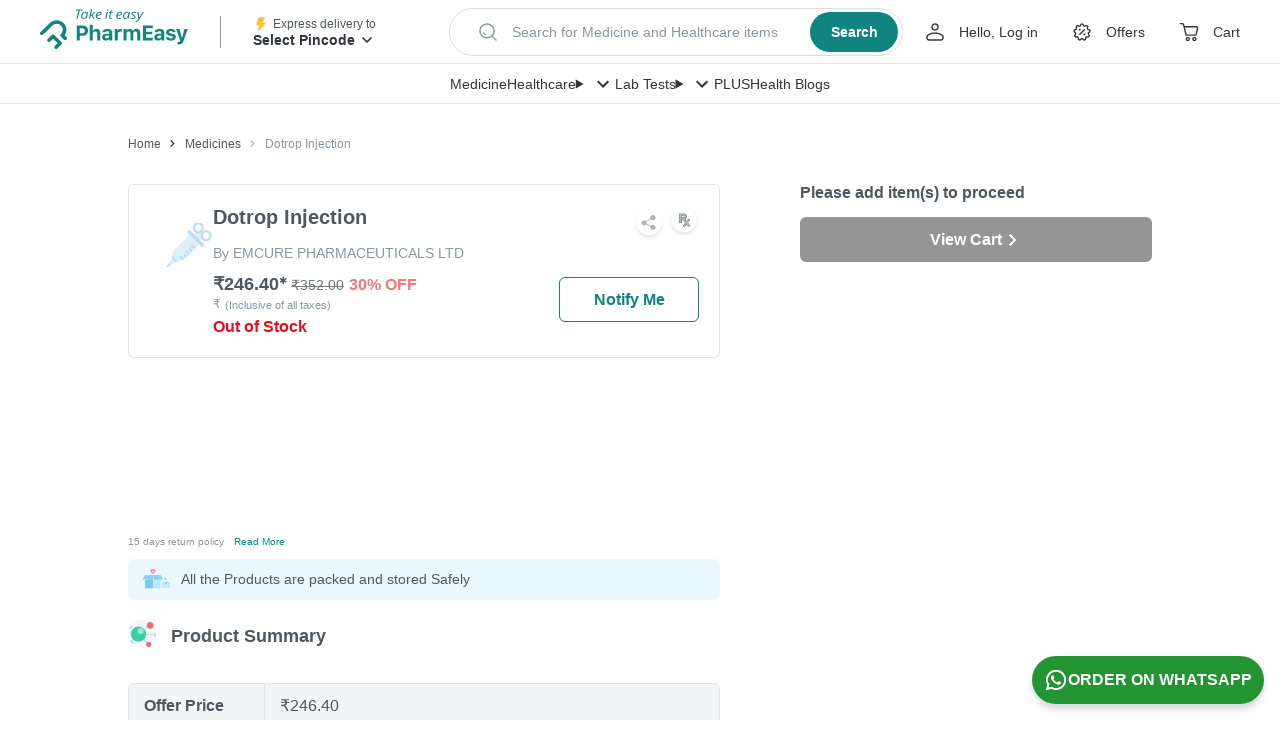

--- FILE ---
content_type: image/svg+xml
request_url: https://assets.pharmeasy.in/web-assets/_next/icons/amazon-pay.svg?dim=64x64&q=75
body_size: 1189
content:
<svg xmlns="http://www.w3.org/2000/svg" xmlns:xlink="http://www.w3.org/1999/xlink" width="79" height="50" viewBox="0 0 79 50">
    <defs>
        <path id="prefix__a" d="M0 0.102L64.234 0.102 64.234 14.578 0 14.578z"/>
        <path id="prefix__c" d="M0.342 0.137L13.546 0.137 13.546 13.142 0.342 13.142z"/>
    </defs>
    <g fill="none" fill-rule="evenodd">
        <g>
            <path fill="#333E47" d="M45.872 23.097v-1.162c0-.33.163-.558.508-.538.645.092 1.556.182 2.202.049.844-.176 1.45-.774 1.809-1.594.505-1.156.839-2.087 1.05-2.698L45.029 1.27c-.109-.27-.14-.77.398-.77h2.241c.428 0 .602.271.697.537l4.65 12.903L57.45 1.037c.092-.264.273-.538.697-.538h2.114c.535 0 .505.5.399.77L54.3 17.65c-.824 2.182-1.92 5.654-4.39 6.257-1.239.324-2.8.207-3.718-.177-.232-.116-.32-.427-.32-.632M39.845 13.293v-3.267c-1.061-.29-2.817-.41-3.496-.41-1.074 0-2.249.253-2.862.914-.46.485-.667 1.18-.667 1.852 0 .87.301 1.742 1.004 2.172.815.554 2.082.487 3.272.15 1.142-.325 2.215-.9 2.749-1.411zm3.038 3.161c0 .296-.243.538-.54.538h-1.58c-.341 0-.575-.247-.618-.538l-.16-1.076c-.726.615-1.617 1.155-2.584 1.532-1.859.722-4.002.84-5.819-.274-1.314-.807-2.01-2.383-2.01-4.009 0-1.258.387-2.505 1.247-3.411 1.147-1.237 2.808-1.844 4.817-1.844 1.211 0 2.946.142 4.209.555V5.762c0-2.202-.927-3.155-3.371-3.155-1.868 0-3.297.282-5.286.9-.318.011-.505-.23-.505-.527V1.746c0-.296.254-.583.528-.67C32.63.457 34.64.071 36.78 0c2.788 0 6.102.628 6.102 4.917v11.537zM14.821 23.664h-2.117c-.296 0-.539-.242-.539-.538V1.066c0-.296.243-.538.539-.538h1.62c.341 0 .574.247.617.538l.17 1.155C16.63.874 18.585.011 20.447.011c5.214 0 6.929 4.295 6.929 8.764 0 4.78-2.623 8.62-7.058 8.62-1.869 0-3.615-.689-4.958-1.887v7.618c0 .296-.242.538-.538.538m4.755-21.008c3.507 0 4.463 2.757 4.463 5.915.019 2.13-.371 4.027-1.474 5.114-.825.814-1.747 1.035-3.133 1.035-1.236 0-2.86-.643-4.073-1.54V4.15c1.263-.97 2.874-1.494 4.217-1.494" transform="translate(4 8)"/>
            <g transform="translate(4 8) translate(0 24.223)">
                <mask id="prefix__b" fill="#fff">
                    <use xlink:href="#prefix__a"/>
                </mask>
                <path fill="#FE9B01" d="M63.667 5.86c-7.712 5.692-18.892 8.718-28.519 8.718-13.492 0-25.642-4.988-34.836-13.29C-.41.637.234-.253 1.102.252 11.022 6.023 23.289 9.5 35.958 9.5c8.547 0 17.942-1.773 26.587-5.44 1.304-.553 2.397.86 1.122 1.802" mask="url(#prefix__b)"/>
            </g>
            <g transform="translate(4 8) translate(56.889 22.801)">
                <mask id="prefix__d" fill="#fff">
                    <use xlink:href="#prefix__c"/>
                </mask>
                <path fill="#FE9B01" d="M9.986 3.619C9 2.356 3.466 3.021.98 3.319c-.752.09-.868-.568-.19-1.044C5.204-.825 12.437.069 13.277 1.108c.847 1.046-.223 8.298-4.358 11.759-.637.531-1.243.247-.96-.455.931-2.325 3.015-7.529 2.027-8.793" mask="url(#prefix__d)"/>
            </g>
        </g>
    </g>
</svg>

══════════

• _ABOUT THIS EXERCISE_
Your copy of the entries above must be exact and must not include pictures.

• _ANSWER FOR THE TASK_
--- FILE ---
content_type: image/svg+xml
request_url: https://assets.pharmeasy.in/web-assets/_next/icons/amazon-pay.svg?dim=64x64&q=75
body_size: 1189
content:
<svg xmlns="http://www.w3.org/2000/svg" xmlns:xlink="http://www.w3.org/1999/xlink" width="79" height="50" viewBox="0 0 79 50">
    <defs>
        <path id="prefix__a" d="M0 0.102L64.234 0.102 64.234 14.578 0 14.578z"/>
        <path id="prefix__c" d="M0.342 0.137L13.546 0.137 13.546 13.142 0.342 13.142z"/>
    </defs>
    <g fill="none" fill-rule="evenodd">
        <g>
            <path fill="#333E47" d="M45.872 23.097v-1.162c0-.33.163-.558.508-.538.645.092 1.556.182 2.202.049.844-.176 1.45-.774 1.809-1.594.505-1.156.839-2.087 1.05-2.698L45.029 1.27c-.109-.27-.14-.77.398-.77h2.241c.428 0 .602.271.697.537l4.65 12.903L57.45 1.037c.092-.264.273-.538.697-.538h2.114c.535 0 .505.5.399.77L54.3 17.65c-.824 2.182-1.92 5.654-4.39 6.257-1.239.324-2.8.207-3.718-.177-.232-.116-.32-.427-.32-.632M39.845 13.293v-3.267c-1.061-.29-2.817-.41-3.496-.41-1.074 0-2.249.253-2.862.914-.46.485-.667 1.18-.667 1.852 0 .87.301 1.742 1.004 2.172.815.554 2.082.487 3.272.15 1.142-.325 2.215-.9 2.749-1.411zm3.038 3.161c0 .296-.243.538-.54.538h-1.58c-.341 0-.575-.247-.618-.538l-.16-1.076c-.726.615-1.617 1.155-2.584 1.532-1.859.722-4.002.84-5.819-.274-1.314-.807-2.01-2.383-2.01-4.009 0-1.258.387-2.505 1.247-3.411 1.147-1.237 2.808-1.844 4.817-1.844 1.211 0 2.946.142 4.209.555V5.762c0-2.202-.927-3.155-3.371-3.155-1.868 0-3.297.282-5.286.9-.318.011-.505-.23-.505-.527V1.746c0-.296.254-.583.528-.67C32.63.457 34.64.071 36.78 0c2.788 0 6.102.628 6.102 4.917v11.537zM14.821 23.664h-2.117c-.296 0-.539-.242-.539-.538V1.066c0-.296.243-.538.539-.538h1.62c.341 0 .574.247.617.538l.17 1.155C16.63.874 18.585.011 20.447.011c5.214 0 6.929 4.295 6.929 8.764 0 4.78-2.623 8.62-7.058 8.62-1.869 0-3.615-.689-4.958-1.887v7.618c0 .296-.242.538-.538.538m4.755-21.008c3.507 0 4.463 2.757 4.463 5.915.019 2.13-.371 4.027-1.474 5.114-.825.814-1.747 1.035-3.133 1.035-1.236 0-2.86-.643-4.073-1.54V4.15c1.263-.97 2.874-1.494 4.217-1.494" transform="translate(4 8)"/>
            <g transform="translate(4 8) translate(0 24.223)">
                <mask id="prefix__b" fill="#fff">
                    <use xlink:href="#prefix__a"/>
                </mask>
                <path fill="#FE9B01" d="M63.667 5.86c-7.712 5.692-18.892 8.718-28.519 8.718-13.492 0-25.642-4.988-34.836-13.29C-.41.637.234-.253 1.102.252 11.022 6.023 23.289 9.5 35.958 9.5c8.547 0 17.942-1.773 26.587-5.44 1.304-.553 2.397.86 1.122 1.802" mask="url(#prefix__b)"/>
            </g>
            <g transform="translate(4 8) translate(56.889 22.801)">
                <mask id="prefix__d" fill="#fff">
                    <use xlink:href="#prefix__c"/>
                </mask>
                <path fill="#FE9B01" d="M9.986 3.619C9 2.356 3.466 3.021.98 3.319c-.752.09-.868-.568-.19-1.044C5.204-.825 12.437.069 13.277 1.108c.847 1.046-.223 8.298-4.358 11.759-.637.531-1.243.247-.96-.455.931-2.325 3.015-7.529 2.027-8.793" mask="url(#prefix__d)"/>
            </g>
        </g>
    </g>
</svg>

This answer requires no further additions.